Required work ▸ Write out every row below word for word, leaving nothing changed.

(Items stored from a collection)
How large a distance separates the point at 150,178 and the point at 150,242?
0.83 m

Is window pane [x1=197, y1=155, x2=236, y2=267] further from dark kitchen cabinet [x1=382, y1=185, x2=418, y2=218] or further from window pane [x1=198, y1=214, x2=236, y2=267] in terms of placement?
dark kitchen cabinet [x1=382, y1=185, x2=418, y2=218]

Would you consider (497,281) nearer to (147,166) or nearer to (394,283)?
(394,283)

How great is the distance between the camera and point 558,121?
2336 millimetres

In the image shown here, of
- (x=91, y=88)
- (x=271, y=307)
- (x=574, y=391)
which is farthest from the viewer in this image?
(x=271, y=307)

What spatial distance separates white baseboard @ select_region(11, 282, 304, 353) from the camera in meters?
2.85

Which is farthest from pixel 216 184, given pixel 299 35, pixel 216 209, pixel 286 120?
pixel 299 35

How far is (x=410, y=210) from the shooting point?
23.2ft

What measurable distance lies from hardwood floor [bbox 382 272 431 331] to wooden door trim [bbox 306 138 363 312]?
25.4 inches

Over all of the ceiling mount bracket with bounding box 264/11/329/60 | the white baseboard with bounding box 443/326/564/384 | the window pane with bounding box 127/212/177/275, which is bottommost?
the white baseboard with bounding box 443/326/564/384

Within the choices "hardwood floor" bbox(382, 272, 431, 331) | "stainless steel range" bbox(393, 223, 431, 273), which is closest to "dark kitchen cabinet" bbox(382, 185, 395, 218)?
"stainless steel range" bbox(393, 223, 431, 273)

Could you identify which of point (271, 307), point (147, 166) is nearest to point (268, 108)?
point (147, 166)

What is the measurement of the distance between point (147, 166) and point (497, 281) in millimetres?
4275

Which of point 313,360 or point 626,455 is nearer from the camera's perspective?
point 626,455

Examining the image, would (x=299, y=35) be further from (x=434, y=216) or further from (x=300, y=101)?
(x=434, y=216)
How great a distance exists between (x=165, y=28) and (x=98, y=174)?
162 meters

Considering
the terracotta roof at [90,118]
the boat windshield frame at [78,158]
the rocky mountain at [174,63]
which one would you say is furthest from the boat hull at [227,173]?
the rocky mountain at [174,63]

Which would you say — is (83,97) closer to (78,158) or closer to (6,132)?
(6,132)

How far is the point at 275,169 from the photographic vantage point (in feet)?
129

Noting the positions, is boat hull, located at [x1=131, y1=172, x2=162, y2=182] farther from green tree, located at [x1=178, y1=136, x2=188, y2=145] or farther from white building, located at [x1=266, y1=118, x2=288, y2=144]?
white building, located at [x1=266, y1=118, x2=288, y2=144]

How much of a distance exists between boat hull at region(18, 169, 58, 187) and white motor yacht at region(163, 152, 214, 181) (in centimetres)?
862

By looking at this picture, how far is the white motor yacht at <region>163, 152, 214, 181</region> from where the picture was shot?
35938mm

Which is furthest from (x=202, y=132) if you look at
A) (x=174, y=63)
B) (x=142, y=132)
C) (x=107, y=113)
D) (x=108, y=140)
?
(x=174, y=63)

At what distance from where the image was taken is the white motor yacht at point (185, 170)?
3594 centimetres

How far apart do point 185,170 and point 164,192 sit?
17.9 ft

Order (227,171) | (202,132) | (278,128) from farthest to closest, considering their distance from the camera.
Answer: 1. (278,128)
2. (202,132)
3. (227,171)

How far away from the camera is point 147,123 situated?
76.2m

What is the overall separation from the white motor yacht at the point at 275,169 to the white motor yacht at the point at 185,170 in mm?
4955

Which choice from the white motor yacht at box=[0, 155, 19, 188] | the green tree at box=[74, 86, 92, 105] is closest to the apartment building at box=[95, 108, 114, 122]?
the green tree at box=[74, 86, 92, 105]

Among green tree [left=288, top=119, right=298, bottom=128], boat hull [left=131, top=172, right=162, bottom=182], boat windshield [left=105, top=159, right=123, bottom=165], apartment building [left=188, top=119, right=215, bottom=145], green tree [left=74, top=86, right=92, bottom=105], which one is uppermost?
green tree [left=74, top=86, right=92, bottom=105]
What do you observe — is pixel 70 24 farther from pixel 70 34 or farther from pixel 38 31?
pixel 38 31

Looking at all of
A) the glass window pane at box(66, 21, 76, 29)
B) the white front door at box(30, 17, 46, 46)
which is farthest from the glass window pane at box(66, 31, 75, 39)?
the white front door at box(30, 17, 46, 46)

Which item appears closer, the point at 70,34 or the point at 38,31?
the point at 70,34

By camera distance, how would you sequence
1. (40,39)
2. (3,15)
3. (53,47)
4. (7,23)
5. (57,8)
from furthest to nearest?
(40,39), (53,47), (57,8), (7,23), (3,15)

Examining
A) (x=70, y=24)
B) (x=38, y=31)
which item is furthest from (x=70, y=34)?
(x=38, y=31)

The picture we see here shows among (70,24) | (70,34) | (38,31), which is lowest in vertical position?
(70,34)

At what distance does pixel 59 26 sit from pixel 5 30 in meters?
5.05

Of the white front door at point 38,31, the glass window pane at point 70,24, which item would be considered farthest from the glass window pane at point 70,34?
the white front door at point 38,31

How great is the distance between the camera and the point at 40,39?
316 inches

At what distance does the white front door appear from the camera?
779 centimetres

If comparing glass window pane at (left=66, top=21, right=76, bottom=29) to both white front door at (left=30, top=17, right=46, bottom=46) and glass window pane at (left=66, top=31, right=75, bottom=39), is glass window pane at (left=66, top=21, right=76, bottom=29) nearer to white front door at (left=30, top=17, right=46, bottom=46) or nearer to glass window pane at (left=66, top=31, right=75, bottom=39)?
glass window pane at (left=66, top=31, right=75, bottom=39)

Solution ▸
How large a distance separates the point at 150,178 and the point at 150,242?
0.83 m

Is window pane [x1=197, y1=155, x2=236, y2=267] further from dark kitchen cabinet [x1=382, y1=185, x2=418, y2=218] or further from window pane [x1=198, y1=214, x2=236, y2=267] in terms of placement?
dark kitchen cabinet [x1=382, y1=185, x2=418, y2=218]

Would you consider (497,281) nearer to (147,166) or nearer to (394,283)?
(394,283)

How great is the distance between the camera and point 558,121?
2336 millimetres

In the image shown here, of
- (x=91, y=88)
- (x=271, y=307)
- (x=574, y=391)
which is farthest from the viewer in this image?
(x=271, y=307)

What spatial distance separates white baseboard @ select_region(11, 282, 304, 353) from the camera in meters?
2.85

Which is farthest from pixel 216 184, given pixel 299 35, pixel 216 209, pixel 286 120?
pixel 299 35

How far is (x=410, y=210) from the shooting point?
23.2ft

What measurable distance lies from hardwood floor [bbox 382 272 431 331] to wooden door trim [bbox 306 138 363 312]?
25.4 inches

Over all of the ceiling mount bracket with bounding box 264/11/329/60 | the white baseboard with bounding box 443/326/564/384 | the window pane with bounding box 127/212/177/275, which is bottommost?
the white baseboard with bounding box 443/326/564/384

Within the choices "hardwood floor" bbox(382, 272, 431, 331) | "stainless steel range" bbox(393, 223, 431, 273), which is closest to "dark kitchen cabinet" bbox(382, 185, 395, 218)?
"stainless steel range" bbox(393, 223, 431, 273)

Could you identify which of point (271, 307), point (147, 166) is nearest to point (268, 108)?
point (147, 166)

What is the measurement of the distance between point (147, 166) and point (497, 281) in millimetres?
4275

Which of point 313,360 or point 626,455 is nearer from the camera's perspective?
point 626,455

Examining the image, would (x=299, y=35) be further from (x=434, y=216) or further from (x=300, y=101)?
(x=434, y=216)
How great a distance exists between (x=165, y=28) and (x=98, y=174)?
162 meters

Considering
the terracotta roof at [90,118]
the boat windshield frame at [78,158]
the rocky mountain at [174,63]
which one would you say is furthest from the boat hull at [227,173]?
the rocky mountain at [174,63]

Which would you say — is (83,97) closer to (78,158) or closer to (6,132)?
(6,132)

How far is the point at 275,169 from the photographic vantage point (in feet)?
129

Noting the positions, is boat hull, located at [x1=131, y1=172, x2=162, y2=182] farther from green tree, located at [x1=178, y1=136, x2=188, y2=145] or farther from white building, located at [x1=266, y1=118, x2=288, y2=144]?
white building, located at [x1=266, y1=118, x2=288, y2=144]

How much of a distance exists between boat hull at region(18, 169, 58, 187) and white motor yacht at region(163, 152, 214, 181) (in centimetres)?
862

By looking at this picture, how far is the white motor yacht at <region>163, 152, 214, 181</region> from where the picture was shot?
35938mm

Which is furthest from (x=202, y=132) if you look at
A) (x=174, y=63)
B) (x=142, y=132)
C) (x=107, y=113)
D) (x=108, y=140)
?
(x=174, y=63)

At what distance from where the image was taken is the white motor yacht at point (185, 170)?
3594 centimetres

How far apart do point 185,170 and point 164,192 sit?
17.9 ft

Order (227,171) | (202,132) | (278,128) from farthest to closest, considering their distance from the camera.
Answer: 1. (278,128)
2. (202,132)
3. (227,171)

How far away from the camera is point 147,123 situated?
76.2m

What is the overall separation from the white motor yacht at the point at 275,169 to the white motor yacht at the point at 185,170 in mm?
4955

Which choice from the white motor yacht at box=[0, 155, 19, 188] | the green tree at box=[74, 86, 92, 105] is closest to the apartment building at box=[95, 108, 114, 122]?
the green tree at box=[74, 86, 92, 105]

Among green tree [left=288, top=119, right=298, bottom=128], boat hull [left=131, top=172, right=162, bottom=182], boat windshield [left=105, top=159, right=123, bottom=165], apartment building [left=188, top=119, right=215, bottom=145], green tree [left=74, top=86, right=92, bottom=105], which one is uppermost?
green tree [left=74, top=86, right=92, bottom=105]
What do you observe — is pixel 70 24 farther from pixel 70 34 or farther from pixel 38 31?
pixel 38 31

Looking at all of
A) the glass window pane at box(66, 21, 76, 29)
B) the white front door at box(30, 17, 46, 46)
which is farthest from the glass window pane at box(66, 31, 75, 39)?
the white front door at box(30, 17, 46, 46)

Which item appears closer, the point at 70,34 or the point at 38,31?
the point at 70,34

By camera distance, how would you sequence
1. (40,39)
2. (3,15)
3. (53,47)
4. (7,23)
5. (57,8)
from furthest to nearest?
(40,39), (53,47), (57,8), (7,23), (3,15)

Examining
A) (x=70, y=24)
B) (x=38, y=31)
which item is furthest from (x=70, y=34)?
(x=38, y=31)

The picture we see here shows among (70,24) | (70,34) | (38,31), which is lowest in vertical position?
(70,34)

At what distance does pixel 59 26 sit from pixel 5 30 in meters?
5.05

Of the white front door at point 38,31, the glass window pane at point 70,24, which item would be considered farthest from the glass window pane at point 70,34?
the white front door at point 38,31

How great is the distance between the camera and the point at 40,39?
316 inches

At what distance does the white front door appear from the camera?
779 centimetres

If comparing glass window pane at (left=66, top=21, right=76, bottom=29) to both white front door at (left=30, top=17, right=46, bottom=46) and glass window pane at (left=66, top=31, right=75, bottom=39), is glass window pane at (left=66, top=21, right=76, bottom=29) nearer to white front door at (left=30, top=17, right=46, bottom=46) or nearer to glass window pane at (left=66, top=31, right=75, bottom=39)?
glass window pane at (left=66, top=31, right=75, bottom=39)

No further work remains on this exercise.